#### Exercise instructions
Reproduce the material below only from the line with "Ocho rebanadas de" to the line with "Cross Planet Modern", both included, keeping each line exact and dropping the pictures.

(Provided data begins)

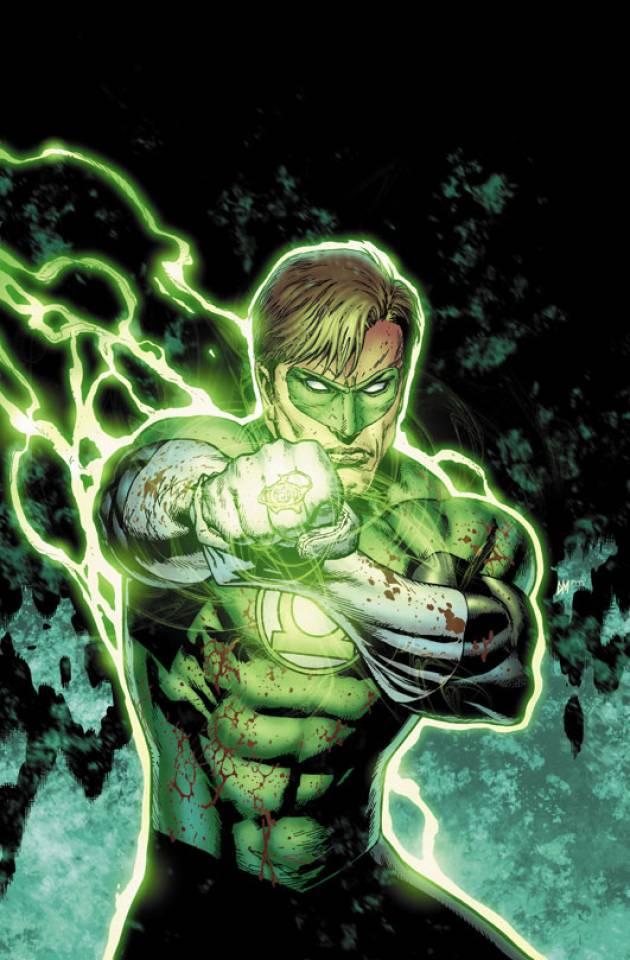 DC Universe Online Legends 17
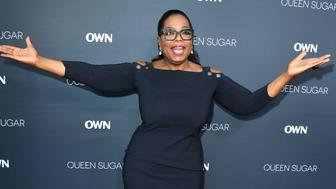 BURBANK, CA - AUGUST 29:  Oprah Winfrey arrives at the Premiere Of OWN's 'Queen Sugar'  at Warner Bros. Studios on August 29, 2016 in Burbank, California.  (Photo by Steve Granitz/WireImage)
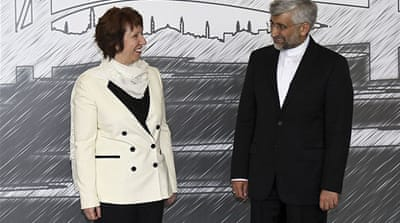 New Iran nuclear talks 'very constructive'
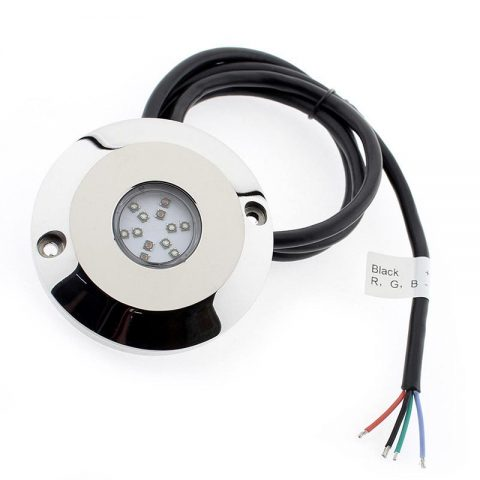 Foco sumergible KENWE LED 60W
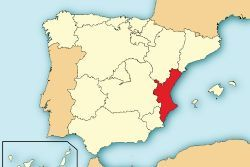 Small earthquake hits Spain near gas storage project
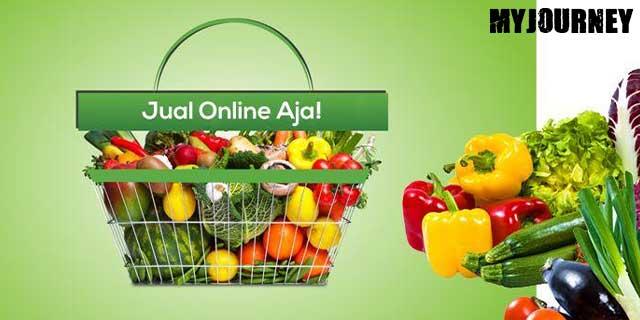 Pasarkan Secara Online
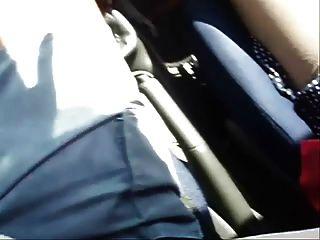 Sexo compilación con pies divinos en mi coche !!!!!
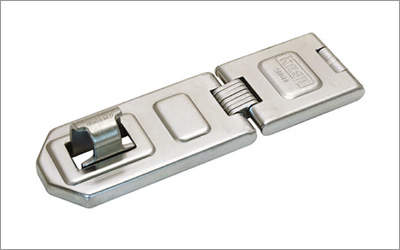 Security locks for farmers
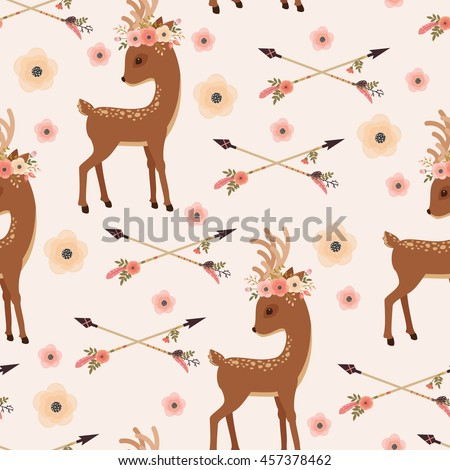 elegant deer with floral wreath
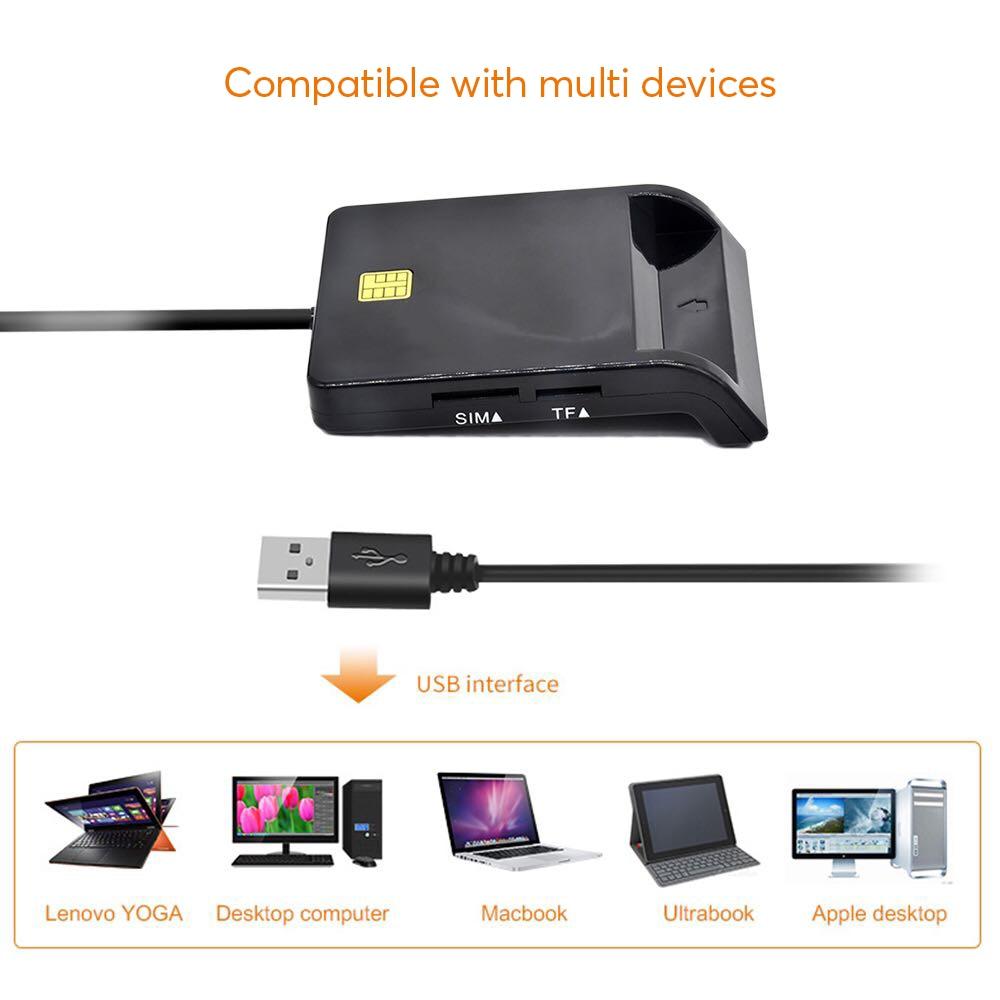 UTHAI X02 USB SIM Smart Card Reader For Bank Card IC ID EMV SD TF MMC
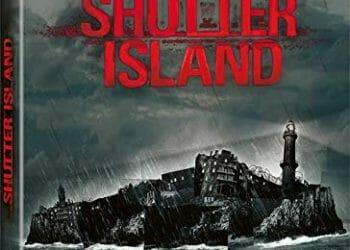 shutter island mediabook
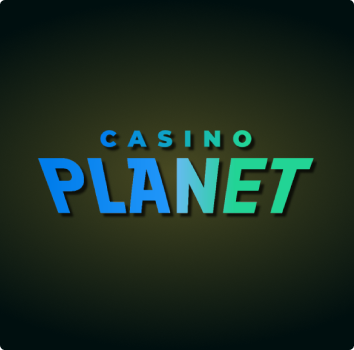 CasinoPlanet logo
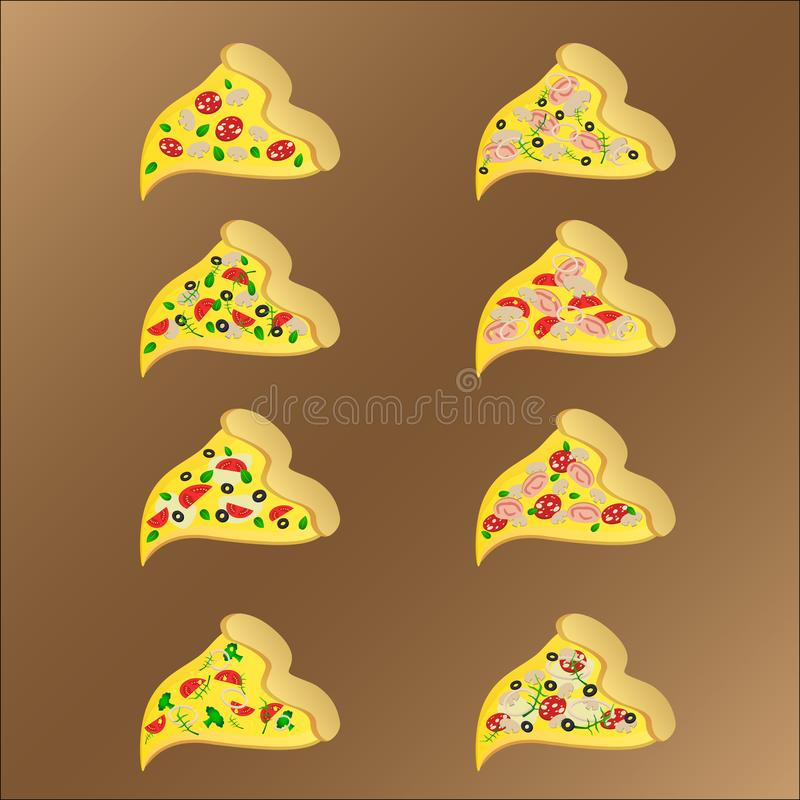 Ocho rebanadas de pizza vegeterian y de la carne con queso libre illustration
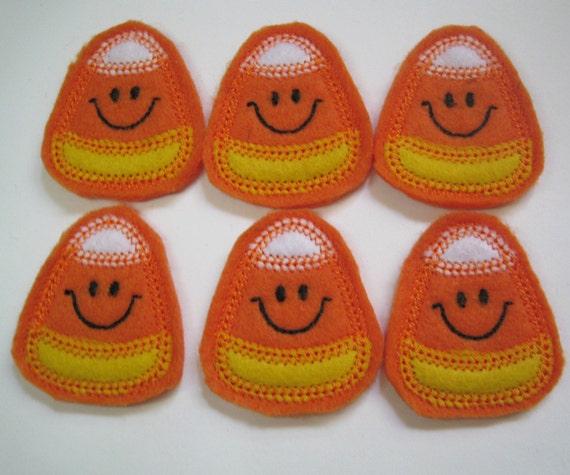 Candy Corn Felt Embroidered Halloween Embellishment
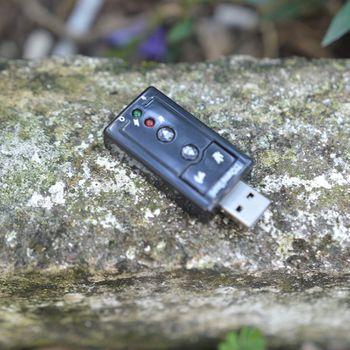 USB ra Sound 7.1 giá rẻ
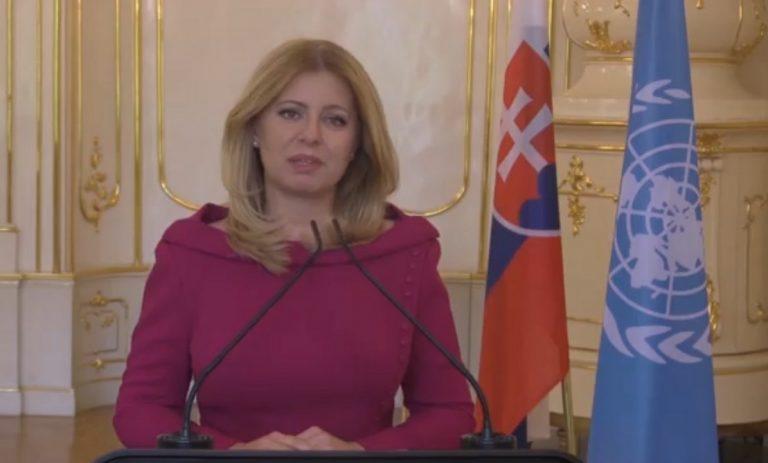 Zuzana Čaputová , prezidentka, prejav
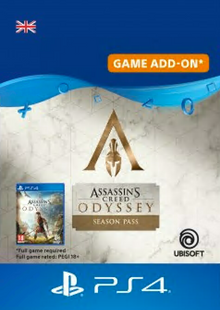 Assassins Creed Odyssey - Season Pass PS4 cheap key to download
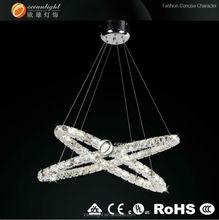Cross Planet Modern LED Hanging Pendant Lamp OM88067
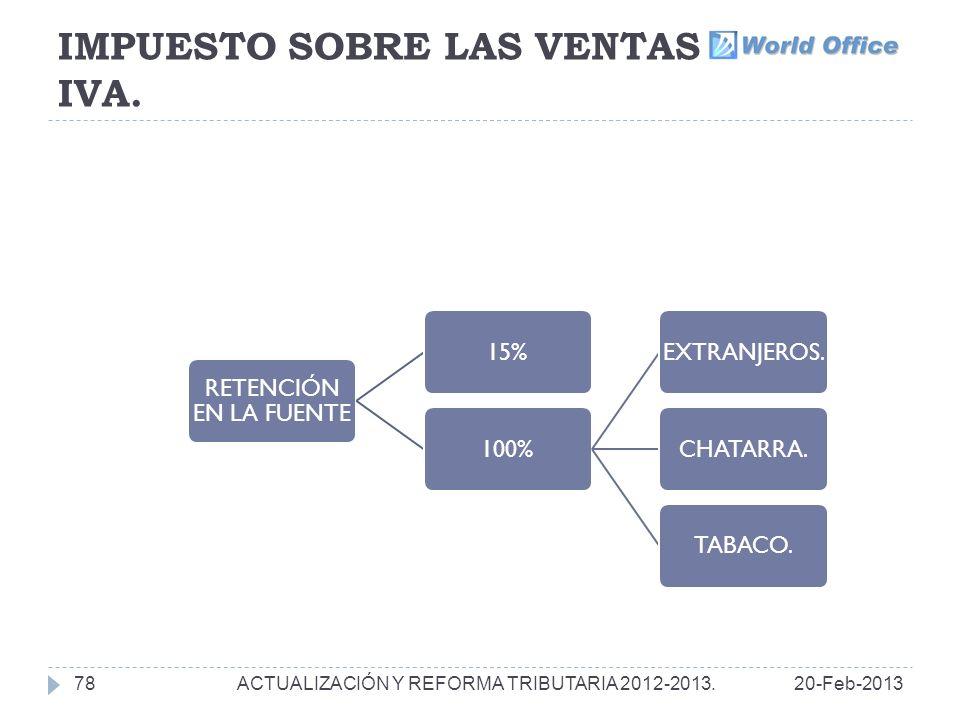 IMPUESTO SOBRE LAS VENTAS IVA.78 RETENCIÓN EN LA FUENTE 15%100%EXTRANJEROS.CHATARRA.TABACO.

(Provided data ends)

#### Solution
 Ocho rebanadas de pizza vegeterian y de la carne con queso libre illustration
 Candy Corn Felt Embroidered Halloween Embellishment
 USB ra Sound 7.1 giá rẻ
 Zuzana Čaputová , prezidentka, prejav
 Assassins Creed Odyssey - Season Pass PS4 cheap key to download
Cross Planet Modern LED Hanging Pendant Lamp OM88067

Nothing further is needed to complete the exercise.